▸ **DOCUMENT EXCERPT**
— START —
3
votes

I am using Confluent managed Kafka cluster, Schema Registry service and trying to process Debezium messages in a Flink job. The job is configured to use Table & SQL Connectors and Confluent Avro Format. However the job is not able to connect to Schema Registry and raises 401 error.

Table Connector configurations

tEnv.executeSql("CREATE TABLE flink_test_1 (\n" +
        "    ORDER_ID STRING,\n" +
        "    ORDER_TYPE STRING,\n" +
        "    USER_ID STRING,\n" +
        "    ORDER_SUM BIGINT\n" +
        ") WITH (\n" +
        "    'connector' = 'kafka',\n" +
        "    'topic'     = 'flink_test_1',\n" +
        "    'scan.startup.mode' = 'earliest-offset',\n" +
        "    'format' = 'avro-confluent',\n" + 
        "    'avro-confluent.schema-registry.url' = 'https://<SR_ENDPOINT>',\n" +
        "    'avro-confluent.schema-registry.subject' = 'flink_test_1-value',\n" +
        "    'properties.basic.auth.credentials.source' = 'USER_INFO',\n" +
        "    'properties.basic.auth.user.info' = '<SR_API_KEY>:<SR_API_SECRET>',\n" +
        "    'properties.bootstrap.servers' = '<CLOUD_BOOTSTRAP_SERVER_ENDPOINT>:9092',\n" +
        "    'properties.security.protocol' = 'SASL_SSL',\n" +
        "    'properties.ssl.endpoint.identification.algorithm' = 'https',\n" +
        "    'properties.sasl.mechanism' = 'PLAIN',\n" +
        "    'properties.sasl.jaas.config' = 'org.apache.kafka.common.security.plain.PlainLoginModule   required username=\"<CLUSTER_API_KEY>\"   password=\"<CLUSTER_API_SECRET>\";'\n" +
        ")"); 

Error Message

Caused by: java.io.IOException: Failed to deserialize Avro record.
— END —
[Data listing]
— START —
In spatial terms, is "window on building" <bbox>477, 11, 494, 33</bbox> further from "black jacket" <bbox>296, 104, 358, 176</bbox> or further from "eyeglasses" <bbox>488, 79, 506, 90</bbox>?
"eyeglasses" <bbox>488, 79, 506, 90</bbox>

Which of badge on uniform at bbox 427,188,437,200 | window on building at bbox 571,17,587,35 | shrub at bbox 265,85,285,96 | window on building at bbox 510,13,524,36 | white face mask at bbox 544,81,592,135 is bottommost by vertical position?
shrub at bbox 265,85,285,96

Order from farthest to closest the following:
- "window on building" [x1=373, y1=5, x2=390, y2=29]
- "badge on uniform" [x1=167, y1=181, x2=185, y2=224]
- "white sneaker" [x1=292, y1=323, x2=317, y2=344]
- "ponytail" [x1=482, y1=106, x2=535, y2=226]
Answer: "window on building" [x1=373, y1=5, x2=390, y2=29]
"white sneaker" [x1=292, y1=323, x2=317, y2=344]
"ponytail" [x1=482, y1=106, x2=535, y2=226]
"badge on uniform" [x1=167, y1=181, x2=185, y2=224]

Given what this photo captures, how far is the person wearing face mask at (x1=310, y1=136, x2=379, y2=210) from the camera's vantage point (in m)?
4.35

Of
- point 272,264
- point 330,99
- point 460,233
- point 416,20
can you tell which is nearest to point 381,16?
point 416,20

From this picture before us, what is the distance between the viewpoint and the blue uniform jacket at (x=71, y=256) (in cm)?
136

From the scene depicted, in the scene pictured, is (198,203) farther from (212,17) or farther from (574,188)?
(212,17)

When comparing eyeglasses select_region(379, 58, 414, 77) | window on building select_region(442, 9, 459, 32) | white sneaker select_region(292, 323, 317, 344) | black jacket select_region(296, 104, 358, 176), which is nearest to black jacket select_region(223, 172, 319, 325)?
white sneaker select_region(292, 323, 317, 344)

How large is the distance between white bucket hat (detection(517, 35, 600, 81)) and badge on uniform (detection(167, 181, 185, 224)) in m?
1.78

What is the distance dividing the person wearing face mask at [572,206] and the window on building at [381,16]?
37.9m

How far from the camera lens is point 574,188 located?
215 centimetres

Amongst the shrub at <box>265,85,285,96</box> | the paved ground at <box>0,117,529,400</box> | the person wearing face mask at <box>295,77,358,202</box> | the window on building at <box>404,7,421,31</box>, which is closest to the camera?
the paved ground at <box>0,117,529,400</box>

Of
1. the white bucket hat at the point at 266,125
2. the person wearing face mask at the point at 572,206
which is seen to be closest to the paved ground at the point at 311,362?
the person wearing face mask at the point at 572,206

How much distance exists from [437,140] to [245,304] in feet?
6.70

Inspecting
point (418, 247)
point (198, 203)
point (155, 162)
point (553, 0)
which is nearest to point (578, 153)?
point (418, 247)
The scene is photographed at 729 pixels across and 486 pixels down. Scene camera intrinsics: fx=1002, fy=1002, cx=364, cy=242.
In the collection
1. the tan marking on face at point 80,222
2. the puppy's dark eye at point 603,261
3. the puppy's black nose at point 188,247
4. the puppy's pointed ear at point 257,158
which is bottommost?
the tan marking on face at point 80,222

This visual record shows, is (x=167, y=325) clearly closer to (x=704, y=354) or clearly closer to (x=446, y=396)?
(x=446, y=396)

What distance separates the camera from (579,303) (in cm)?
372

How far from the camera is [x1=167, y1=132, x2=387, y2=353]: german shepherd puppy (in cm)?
— END —
▸ **INSTRUCTIONS**
1) Answer these questions about the Flink and Schema Registry post:
(a) Which HTTP error code does the job raise when it tries to reach Schema Registry?
(b) What value does the table definition give for 'scan.startup.mode'?
(c) Which SASL mechanism is set in the connector options?
2) In the Flink and Schema Registry post, which connector option keys in the table definition begin with "properties."? List them all.
3) Carry the Flink and Schema Registry post forward from its last line.

▸ **OUTPUTS BY TASK**
1)
(a) 401
(b) earliest-offset
(c) PLAIN

2)
properties.basic.auth.credentials.source
properties.basic.auth.user.info
properties.bootstrap.servers
properties.security.protocol
properties.ssl.endpoint.identification.algorithm
properties.sasl.mechanism
properties.sasl.jaas.config

3)
    at org.apache.flink.formats.avro.AvroRowDataDeserializationSchema.deserialize(AvroRowDataDeserializationSchema.java:101)
    at org.apache.flink.formats.avro.AvroRowDataDeserializationSchema.deserialize(AvroRowDataDeserializationSchema.java:44)
    at org.apache.flink.api.common.serialization.DeserializationSchema.deserialize(DeserializationSchema.java:82)
    at org.apache.flink.streaming.connectors.kafka.table.DynamicKafkaDeserializationSchema.deserialize(DynamicKafkaDeserializationSchema.java:113)
    at org.apache.flink.streaming.connectors.kafka.internals.KafkaFetcher.partitionConsumerRecordsHandler(KafkaFetcher.java:179)
    at org.apache.flink.streaming.connectors.kafka.internals.KafkaFetcher.runFetchLoop(KafkaFetcher.java:142)
    at org.apache.flink.streaming.connectors.kafka.FlinkKafkaConsumerBase.run(FlinkKafkaConsumerBase.java:826)
    at org.apache.flink.streaming.api.operators.StreamSource.run(StreamSource.java:110)
    at org.apache.flink.streaming.api.operators.StreamSource.run(StreamSource.java:66)
    at org.apache.flink.streaming.runtime.tasks.SourceStreamTask$LegacySourceFunctionThread.run(SourceStreamTask.java:241)
Caused by: java.io.IOException: Could not find schema with id 100256 in registry
    at org.apache.flink.formats.avro.registry.confluent.ConfluentSchemaRegistryCoder.readSchema(ConfluentSchemaRegistryCoder.java:77)
    at org.apache.flink.formats.avro.RegistryAvroDeserializationSchema.deserialize(RegistryAvroDeserializationSchema.java:70)
    at org.apache.flink.formats.avro.AvroRowDataDeserializationSchema.deserialize(AvroRowDataDeserializationSchema.java:98)
    ... 9 more
Caused by: io.confluent.kafka.schemaregistry.client.rest.exceptions.RestClientException: Unauthorized; error code: 401
    at io.confluent.kafka.schemaregistry.client.rest.RestService.sendHttpRequest(RestService.java:292)
    at io.confluent.kafka.schemaregistry.client.rest.RestService.httpRequest(RestService.java:352)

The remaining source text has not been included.